Which one is it for the referendum in the U.K. as far as you’re concerned?
Daniel Tarullo: Well, in the short term I think it’s more of a question of the immediate impact on markets. I mean obviously if there are implications for growth over time, that’s something that would affect our ongoing monetary policy.
But I think in terms of the upcoming meeting, to the degree it’s a factor, it’s a factor which is really trying to take into account what will be happening in financial markets, in the more or less immediate aftermath of the vote.
Megan Murphy, Anchor, Bloomberg GO: Governor, when you look at the – when we look at the labor market in particular, and ahead of tomorrow’s jobs data, what are you looking to see in terms of that part of the economy that has proven stronger?
Are we at a period where, as you said, we’re at a period of full employment and we can expect that number to fall?
And what should people really be looking at in terms of wages as well?
Daniel Tarullo: Well, I think it’s difficult to know in real time where full employment is. You know, the Fed’s statutory mandate is to achieve maximum employment that is consistent with price stability. And as you have alluded to, wage growth over the past few years has not been moving in the direction that you might expect where we are at full employment.

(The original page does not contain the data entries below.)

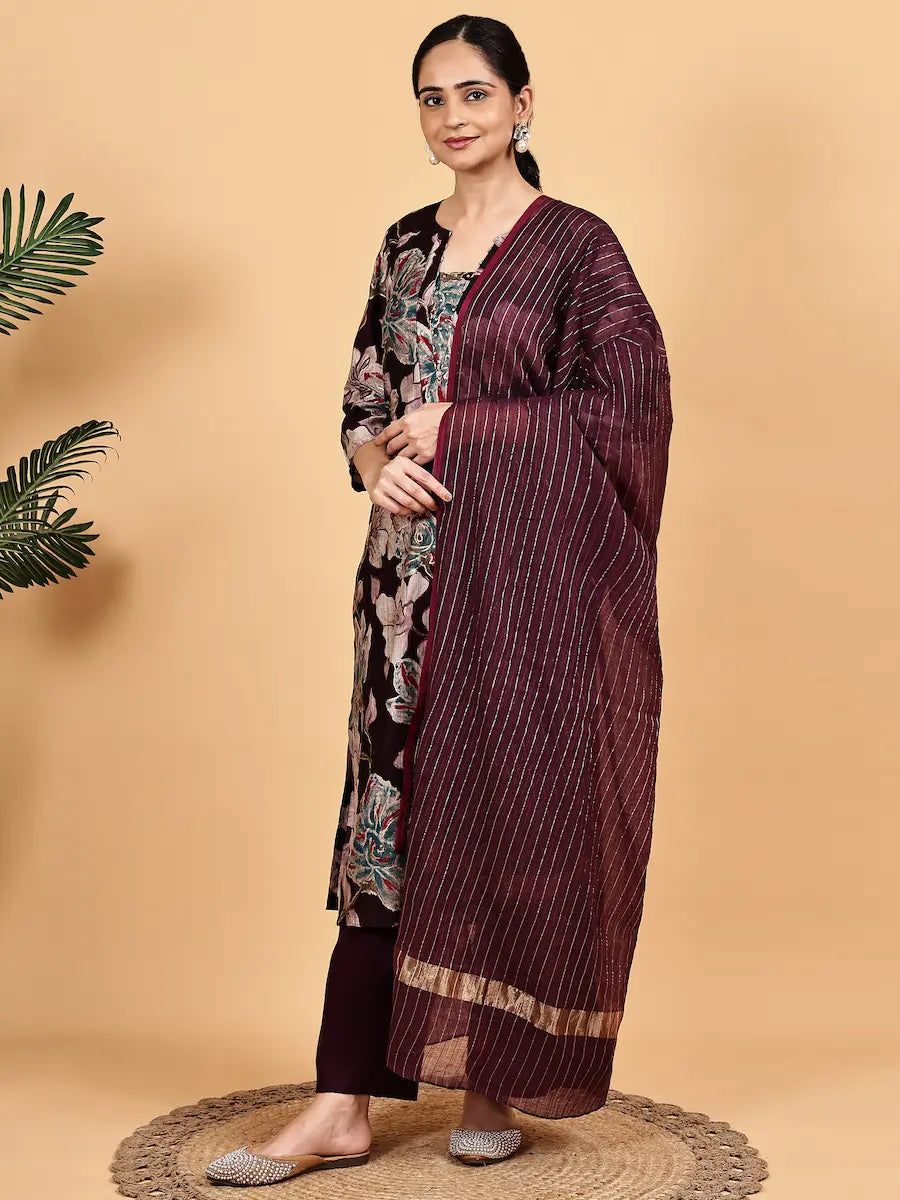 Woman wearing a maroon saree with white stripes on a beige background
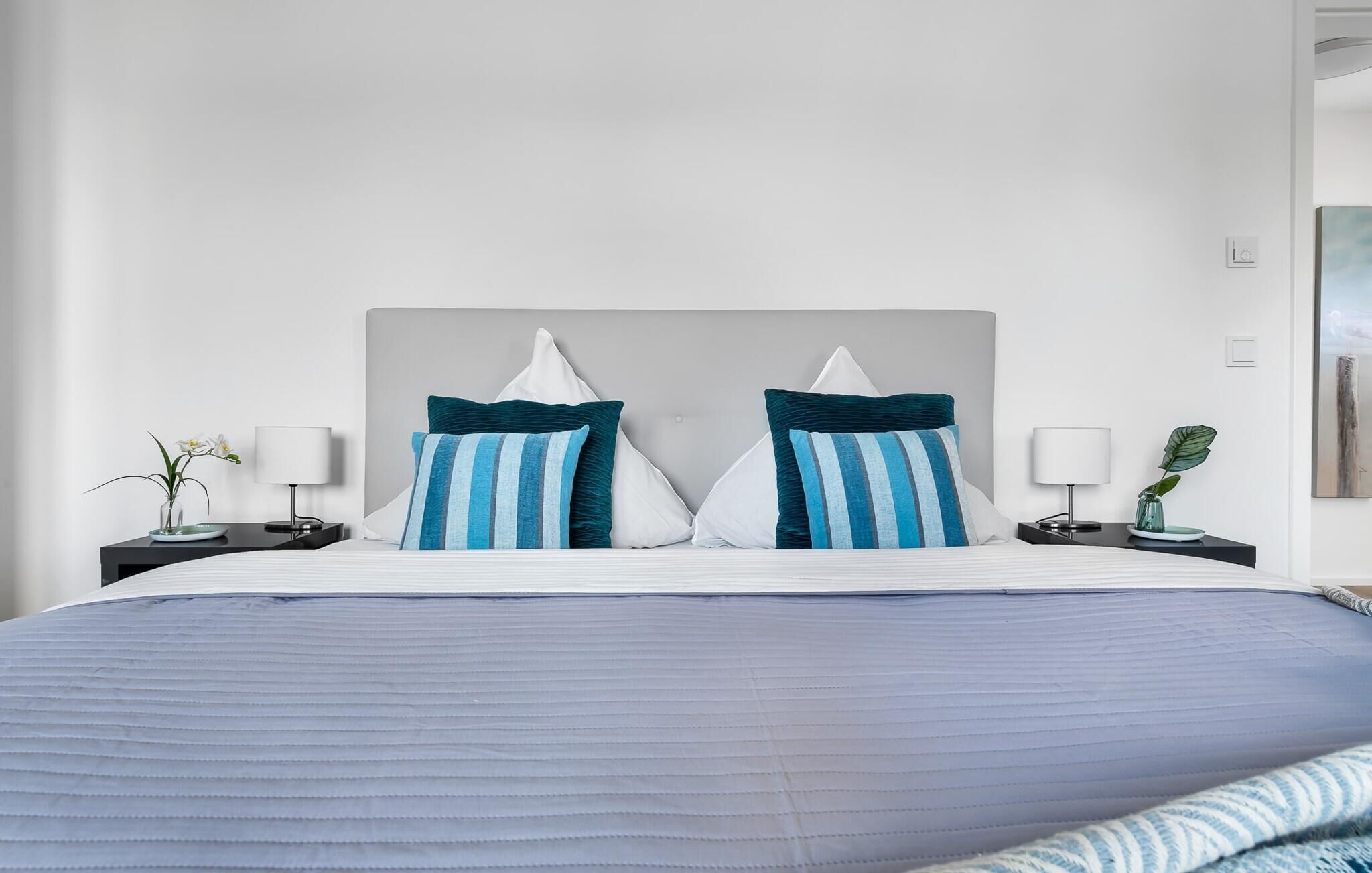 Ein Hotelzimmer mit einem großen Bett, zwei Nachttischen mit Lampen und einem Gemälde an der Wand.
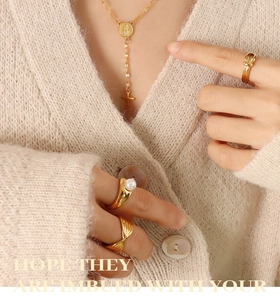 Detail of vintage gold layered necklace with cross pendant and pearl ring on model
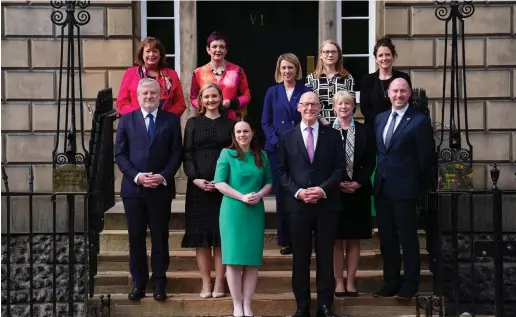  ?? ?? First Minister John Swinney pictured with members of his cabinet outside Bute House. Images: PA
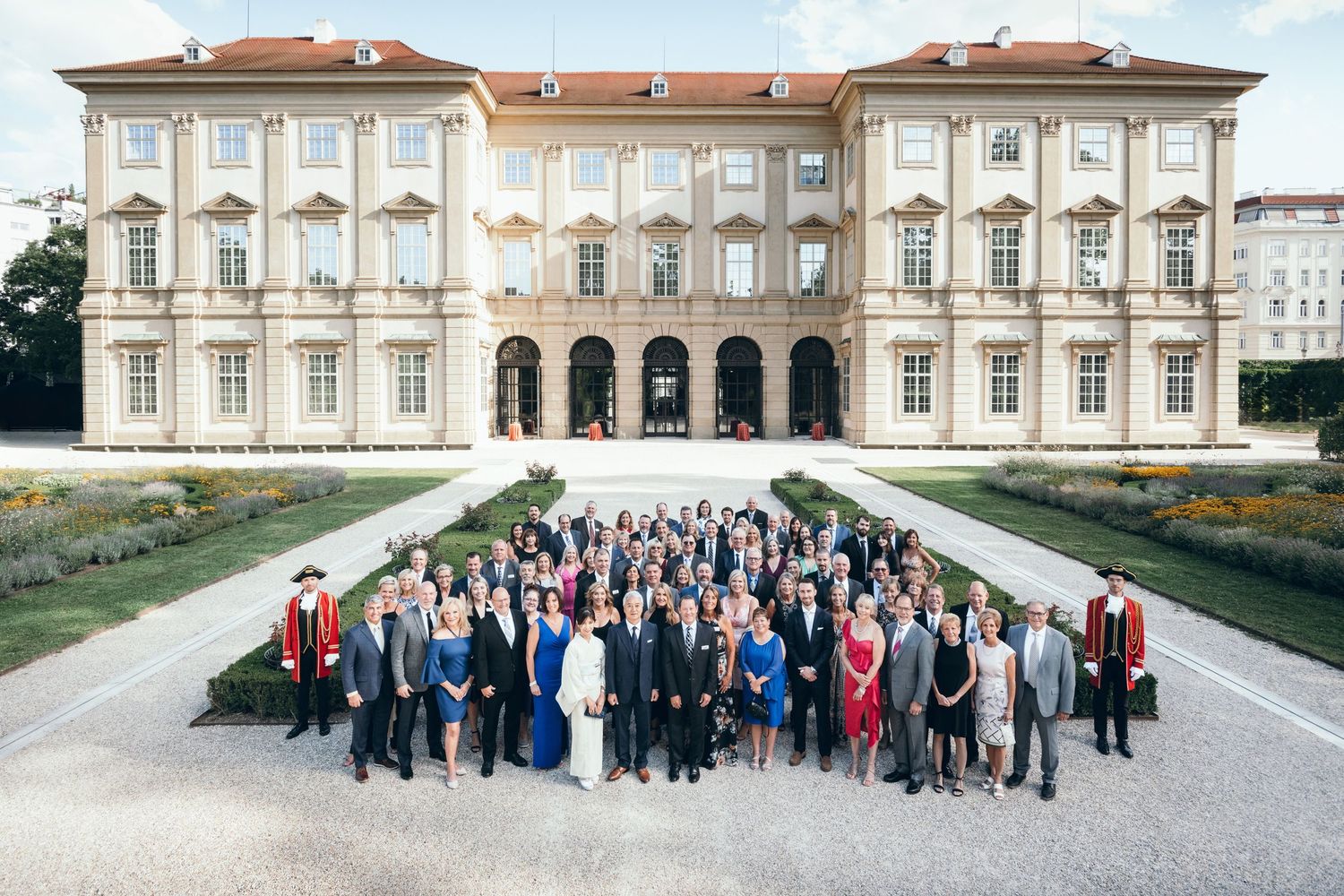 Large group of professionals posing in front of an elegant European palace building surrounded by manicured gardens.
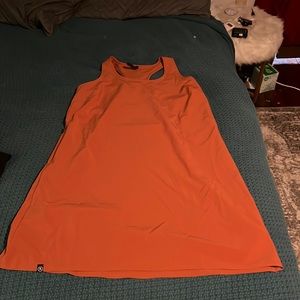 Back country burn orange dress with two side zip pockets. Tags still on.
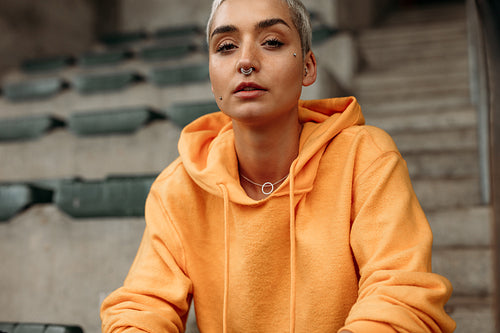 Close up of a woman sitting inside a stadium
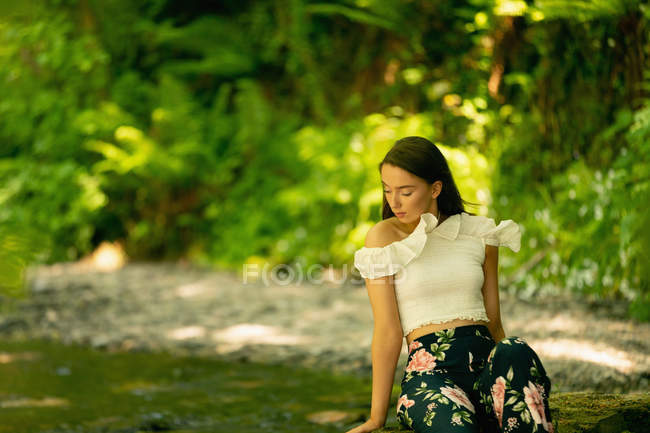 Красива жінка сидить у зеленому лісі — стокове фото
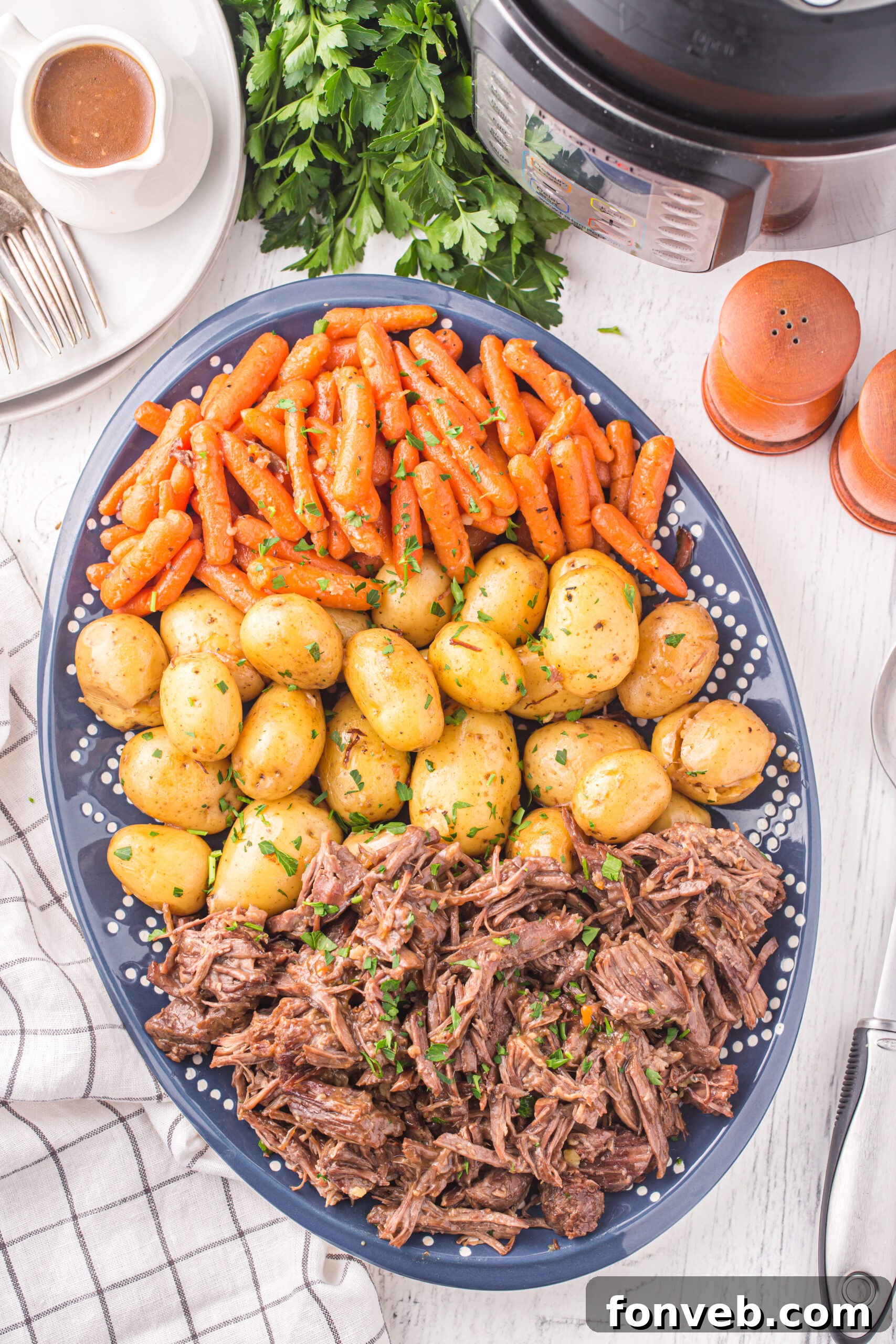 Melt-in-Your-Mouth Instant Pot Pot Roast 9 Overhead view of the finished pot roast, potatoes, and carrots.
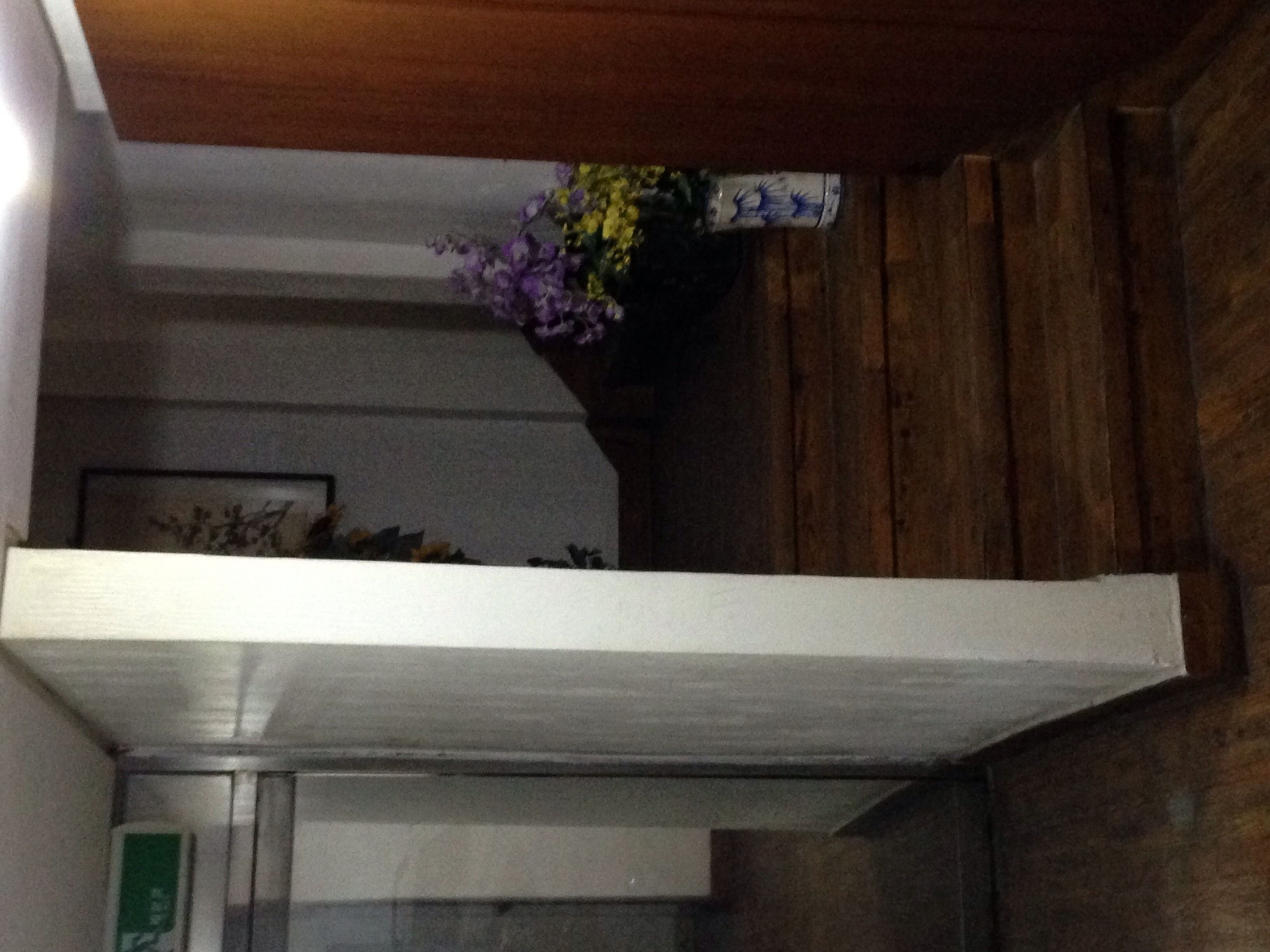 A narrow hallway with a wooden wall and a white shelf.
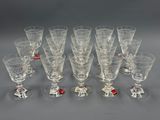 twelve wine glasses with red and white decorations on them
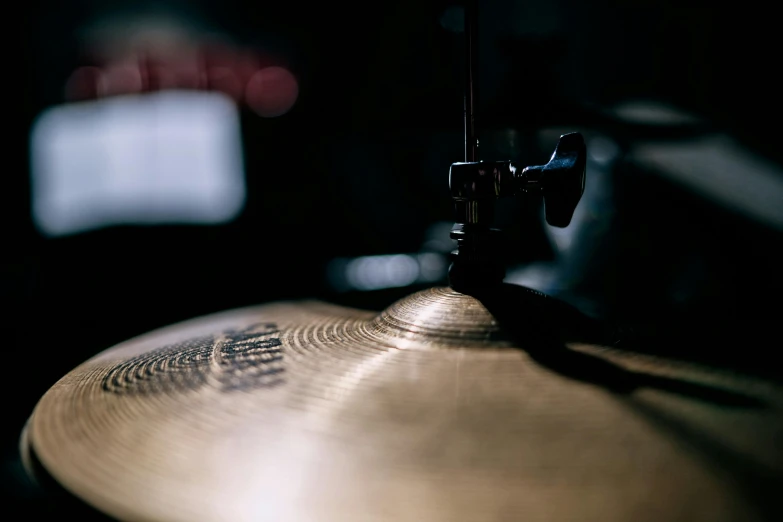 a close up of a drum in a dark room, an album cover, trending on unsplash, photorealism, lots of cymbals, machines cocktail music, 15081959 21121991 01012000 4k, instagram story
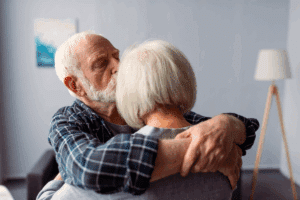 older couple embracing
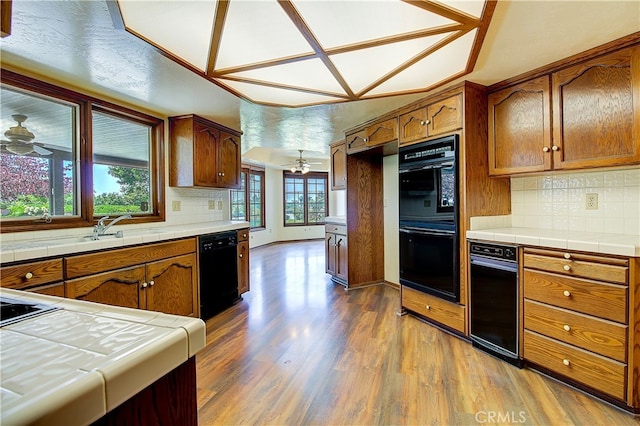 6735 Calais Ct, Riverside, CA 92506 - kitchen featuring black appliances, tile countertops, brown cabinets, and a ceiling fan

So although I think we need to continue to be and I certainly will be quite sensitive to developments in price inflation, which can, of course, be affected by wages, at this juncture I don’t think you’re seeing that degree of tightness in the labor market. And that’s what I was saying earlier is that there’s a possibility of perhaps getting some more employment and some higher wages.
But again, I want to emphasize that what I characterize as the second and third perspectives on monetary policy, both are premised on gradual increases in the Federal funds rate which would maintain substantial accommodation over a continuing period of time looking into the future.
David Westin: Dan, as you know, we have an ECB decision we’re waiting for in less than three minutes now. But let me get one last question in – just 30 seconds. There is a lot of discussion about whether we’ve actually asked too much of the central banks, including the Fed, as opposed to expecting more fiscal activity as well as reform. Do you feel too much pressure has been put on monetary policy at this point?
Daniel Tarullo: Well, I think, David, at present, as in all periods, central banks need to take the world as they find it with fiscal policy that may be stimulative, fiscal policy that may be contractionary, fiscal policy that may be neutral, just as we need to take structural circumstances – productivity performance – as a given in the sense that we have to make decisions based on all those background circumstances. And I think that’s the way we should be approaching, and that’s certainly the way I approach each of our meetings.
We might wish that things were going differently in other parts of the economy. But our responsibility and our authority is to make monetary policy and we just have to try to make the best monetary policy we can given all those things that are not in our control.
David Westin: Dan, thank you so much for sharing so much of your time with us today. That was Federal Reserve Governor Dan Tarullo coming to us on Bloomberg Television and Radio.
Tom Keene: David Westin with John Ferro and Megan Murphy talking with the Governor of the Federal Reserve System.